A wildlife park in Florida is now home to one of the rarest batch of alligator eggs in history after its two albino alligators, Snowflake and Blizzard, have produced 19 eggs.
It's one of the only albino-to-albino alligator breeding programs in existence, and according to the park – which has taken the eggs into incubation for their own safety – the signs are pointing to success.
Snowflake, a 25-year-old female, and Blizzard, a 14-year-old male, have been living at Wild Florida since 2017. Both had previously lived separately in captivity until Wild Florida built the perfect environment for them to live together, which has paid off hugely.
On June 7, the park’s “croc squad” noticed Snowflake appeared to have built a nest and was acting defensively over the area. By distracting her, they managed to sneak in and take a look, and to their delight discovered 19 eggs.
Crocodilians – crocodiles and alligators – are famously caring mothers, building nests, staying with their eggs until they hatch, and carrying the hatchlings around gently in their mouths.
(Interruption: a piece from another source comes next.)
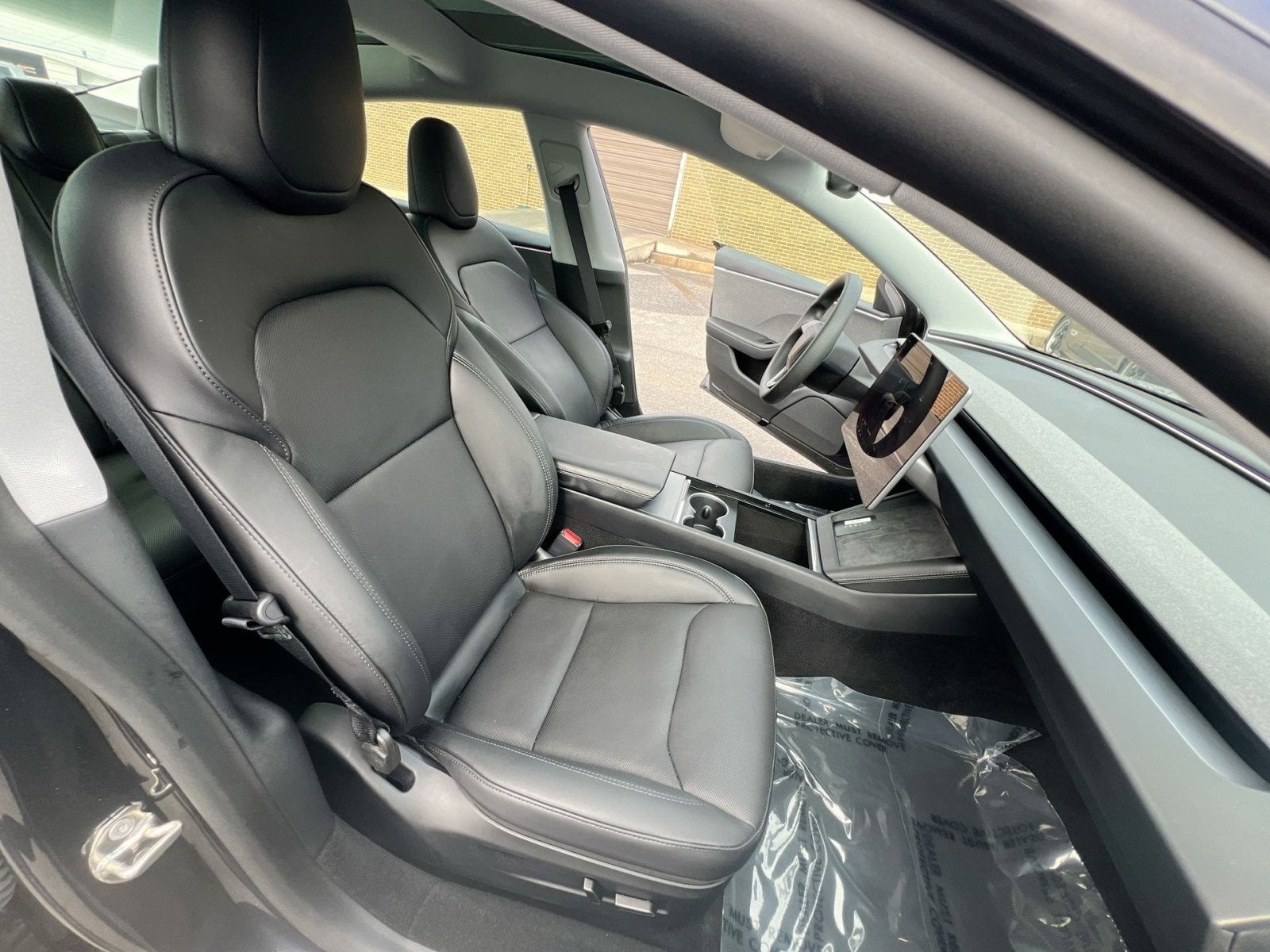 2024 Tesla Model 3 RWD *Ltd Avail*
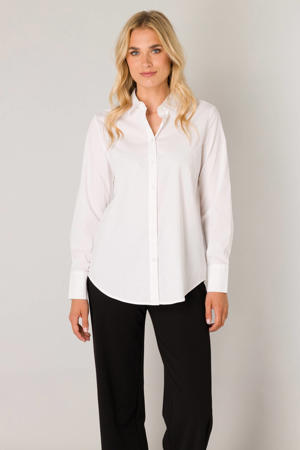 blouse wit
The park decided to remove the eggs, however, for several reasons.
"Alligator moms are some of the best moms out there in the animal kingdom, but unfortunately Snowflake is blind due to her albinism," Wild Florida co-owner Dan Munns told WFTV. "To ensure these eggs have the highest chance of survival, we're relocating the eggs to a more secure location to help protect them from natural predators and monitor their progress."
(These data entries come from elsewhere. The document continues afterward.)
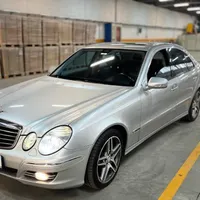 بنز e350 اوانگارد سفارش آلمان|خودرو سواری و وانت|تهران, اکباتان|دیوار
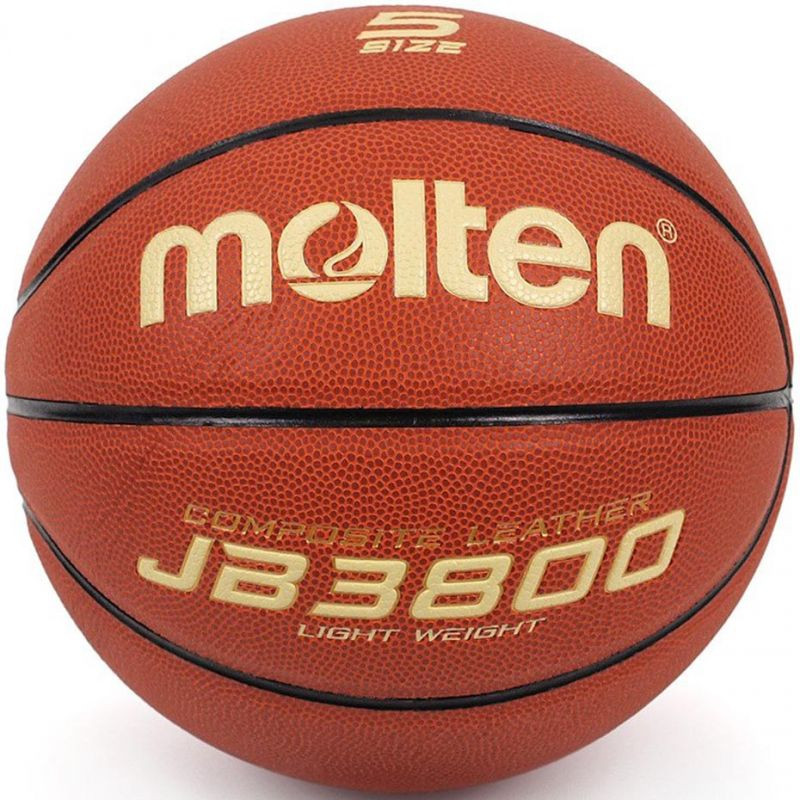 Molten basketball B5C3800-L - Sportovní doplňky Míče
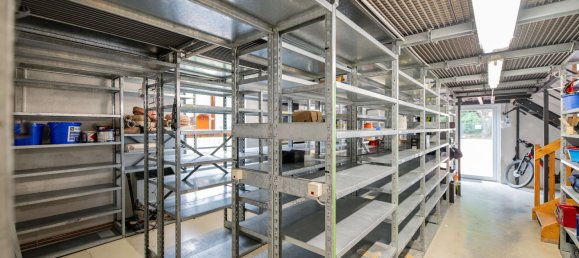 710m² Commercial property in Erfurt, Germany No. 208972 5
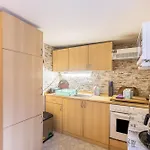 Holiday home Ferienhaeuschen Wils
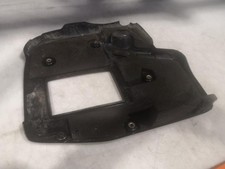 Cache moteur  NISSAN PATROL 2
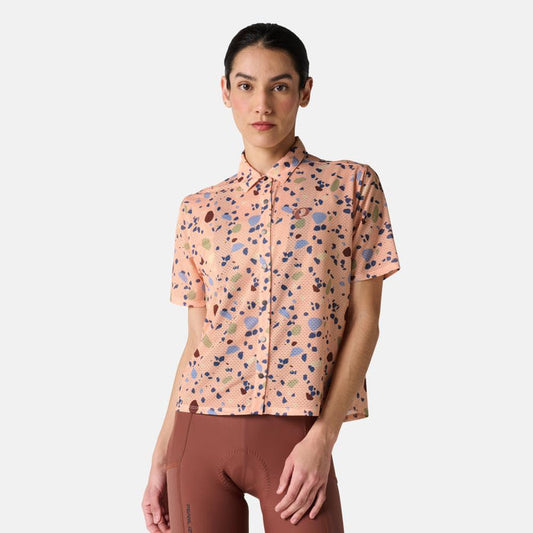 color:APRICOT MULTI TERRAZZO||view:SKU Image Primary||gender:Women||seo:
Despite being in an enclosure perfect for albino gators – climate controlled and with plenty of shade – the eggs could be prey to fire ants or raccoons, or accidentally squashed by Snowflake or eaten by Blizzard.
Since successful breeding between two albino alligators, which is guaranteed to lead to albino babies, is so rare, the park is doing everything in its power to ensure success. According to a video posted on its Facebook page, the eggs are showing signs of fertilization.
Alligator eggs have two layers to begin with, a hard outer shell like chicken eggs and a softer, leathery inner one to protect the gatorlings. As they develop, the hard outer shell gets thinner and the egg gets softer, as you can see in these eggs; the band of opaque white and more transparent white is clearly visible.
“So that’s showing that these guys are fertile, they’re connecting to the embryo and they’re developing, they’re healthy, fertile eggs,” croc team member Christian Martinez explains in the video. “It’s working, fingers crossed!”
Snowflake and Blizzards' albinism means they have a recessive gene that affects the melanin they produce – in this case, none – which gives them their white skin and red eyes. This means they have trouble regulating their body temperature, which gators do through their skin, and can get sunburnt easily. They also have poor vision.
For an albino baby, life in the wild would be near impossible. Plus, its bright white skin would act like a beacon for any watching predators. The park says incubating them in captivity means the eggs’ chances of hatching jump from around 60 percent to 95 percent.
Gator eggs take around 60 days to incubate, so the pitter-patter of tiny webbed feet should hopefully be heard around September. As there are only around 20 known albino alligators in the world, according to the park, this little bunch of eggs could potentially double the number of albino gators in the world. If successful, the park plans to build a new state-of-the-art baby-gator exhibit that will allow people to see the rare little critters up close.